The study created rankings for these 60 countries, from the least cyber safe to the most cyber safe.
It considered seven criteria:
- The percentage of mobiles infected with malware – software designed to gain unauthorized access to, destroy, or disrupt a device’s system
- The percentage of computers infected with malware – software designed to gain unauthorized access to, destroy, or disrupt a computer’s system
- The number of financial malware attacks – malicious programs created to steal a user’s money from the bank account on their computer system
- The percentage of telnet attacks (by originating country) – the technique used by cybercriminals to get people to download a variety of malware types
- The percentage of attacks by cryptominers – software that’s developed to take over a user’s computer and use its resources to mine currency (without the user’s permission)
- The best-prepared countries for cyber attacks
- The countries with the most up-to-date legislation
According to the study, Algeria is the least cyber-secure country in the world. It was the highest-ranking country for lack of legislation and computer malware rates, and also received a high score in the categories for mobile malware and preparation for cyber attacks.
Other high-ranking countries were Indonesia, Vietnam, Tanzania, and Uzbekistan.

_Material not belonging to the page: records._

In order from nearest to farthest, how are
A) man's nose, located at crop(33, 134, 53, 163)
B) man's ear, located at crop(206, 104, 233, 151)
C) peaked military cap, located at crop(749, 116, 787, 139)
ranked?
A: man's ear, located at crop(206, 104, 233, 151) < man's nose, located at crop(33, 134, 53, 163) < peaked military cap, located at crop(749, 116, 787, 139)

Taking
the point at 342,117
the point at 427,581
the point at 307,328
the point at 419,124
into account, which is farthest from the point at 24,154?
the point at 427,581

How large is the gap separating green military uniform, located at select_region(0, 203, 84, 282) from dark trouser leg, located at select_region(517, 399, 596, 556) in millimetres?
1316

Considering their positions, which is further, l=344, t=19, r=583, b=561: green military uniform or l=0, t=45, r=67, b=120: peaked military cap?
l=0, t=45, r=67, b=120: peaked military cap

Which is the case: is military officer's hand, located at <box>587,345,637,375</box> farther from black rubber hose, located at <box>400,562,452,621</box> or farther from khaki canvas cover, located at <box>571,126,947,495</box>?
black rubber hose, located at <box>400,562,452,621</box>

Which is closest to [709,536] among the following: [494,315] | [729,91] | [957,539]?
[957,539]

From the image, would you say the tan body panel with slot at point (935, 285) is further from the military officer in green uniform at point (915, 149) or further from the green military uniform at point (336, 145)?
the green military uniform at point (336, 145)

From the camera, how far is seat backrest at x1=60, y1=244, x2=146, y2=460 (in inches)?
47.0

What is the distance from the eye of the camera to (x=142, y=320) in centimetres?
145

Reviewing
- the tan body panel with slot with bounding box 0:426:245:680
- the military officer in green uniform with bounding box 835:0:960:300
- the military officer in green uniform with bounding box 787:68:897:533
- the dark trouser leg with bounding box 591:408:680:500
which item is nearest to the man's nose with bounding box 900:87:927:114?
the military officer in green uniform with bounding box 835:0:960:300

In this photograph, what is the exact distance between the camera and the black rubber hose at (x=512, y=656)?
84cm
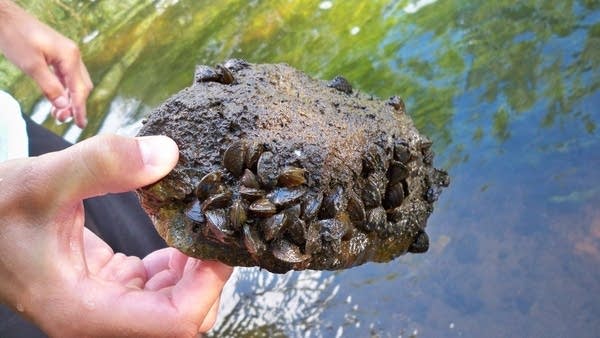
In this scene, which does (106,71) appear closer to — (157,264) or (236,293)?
(236,293)

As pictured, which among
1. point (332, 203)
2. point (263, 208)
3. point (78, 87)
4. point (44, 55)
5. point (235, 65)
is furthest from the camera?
point (78, 87)

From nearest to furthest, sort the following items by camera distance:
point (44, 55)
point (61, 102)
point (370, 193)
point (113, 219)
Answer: point (370, 193) → point (113, 219) → point (44, 55) → point (61, 102)

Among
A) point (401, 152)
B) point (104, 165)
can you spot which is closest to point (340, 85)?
point (401, 152)

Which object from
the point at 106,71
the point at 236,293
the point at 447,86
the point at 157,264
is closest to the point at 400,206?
the point at 157,264

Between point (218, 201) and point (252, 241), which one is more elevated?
point (218, 201)

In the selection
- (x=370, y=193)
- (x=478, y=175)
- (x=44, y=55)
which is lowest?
(x=478, y=175)

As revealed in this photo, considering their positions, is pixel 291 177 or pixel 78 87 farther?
pixel 78 87

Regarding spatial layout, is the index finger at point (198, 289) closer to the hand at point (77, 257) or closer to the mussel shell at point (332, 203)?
the hand at point (77, 257)

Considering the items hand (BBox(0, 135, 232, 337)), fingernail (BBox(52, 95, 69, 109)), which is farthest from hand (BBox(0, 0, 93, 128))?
hand (BBox(0, 135, 232, 337))

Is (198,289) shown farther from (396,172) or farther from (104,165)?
(396,172)
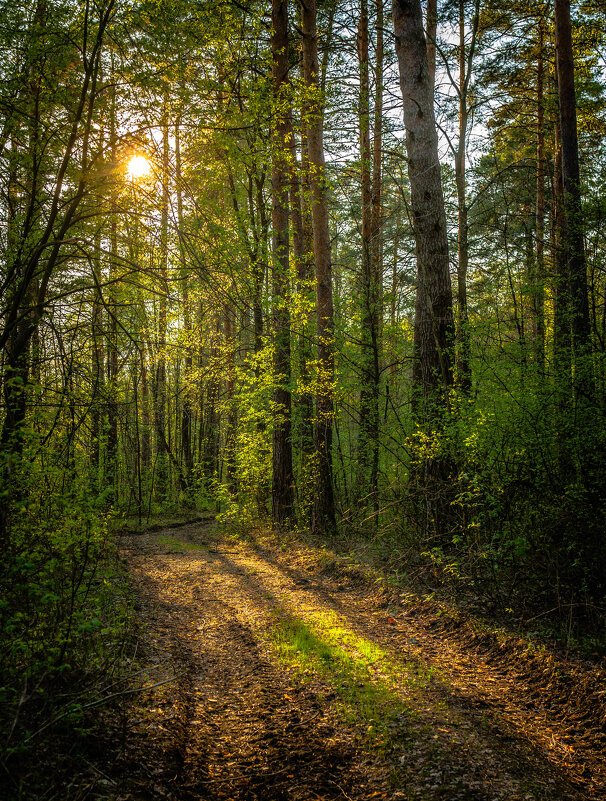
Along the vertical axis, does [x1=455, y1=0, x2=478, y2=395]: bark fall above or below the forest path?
above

Some countries ranked at the top of one category but did better in others, improving their overall score. Germany received the highest score for financial malware, and China received the highest score as the country where most telnet attacks originated from.
The highest-scoring countries per category were:
- Highest percentage of mobile malware infections – Bangladesh – 35.91% of users
- Highest number of financial malware attacks – Germany – 3% of users
- Highest percent of computer malware infections – Algeria – 32.41%
- Highest percentage of telnet attacks (by originating country) – China – 27.15%
- Highest percentage of attacks by cryptominers – Uzbekistan – 14.23% of users
- Least prepared for cyber attacks – Vietnam – 0.245 score
- Worst up-to-date legislation for cybersecurity – Algeria – 1 key category covered
The most cyber-secure country in the world? Japan. The survey said that it scored incredibly low across the majority of categories, only scoring a little higher in the preparation for cyber attacks and legislation categories.
Other top-performing countries included France, Canada, Denmark, and the United States.
Some countries scored well in one category but had other scores that brought their average up. These include Ukraine, which had the lowest financial malware rate, and Uzbekistan, Sri Lanka, and Algeria, which had the lowest telnet attack scores.
The lowest-scoring countries per category were:
- Lowest percentage of mobile malware infections – Japan – 1.34% of users
- Lowest number of financial malware attacks – Ukraine – 0.3% of users
- Lowest percent of computer malware infections – Denmark – 5.9% of users
- Lowest percentage of telnet attacks (by originating country) – Algeria, Uzbekistan, and Sri Lanka – 0.01%
- Lowest percentage of attacks by cryptominers – Denmark – 0.61% of users
- Best prepared for cyber attacks – Singapore – 0.925 score
- Most up-to-date legislation for cybersecurity – France, China, Russia, and Germany – all 7 categories covered
Overall, said the study, "Despite some countries having clear strengths and weaknesses, there is definite room for improvement in each and every one. Whether they need to strengthen their legislation or users need help putting better protections in place on their computers and mobiles, there’s still a long way to go to make our countries cyber secure. Plus, as the landscape of cybersecurity constantly changes (cryptominers are growing in prevalence, for example), countries need to try and get one step ahead of cybercriminals."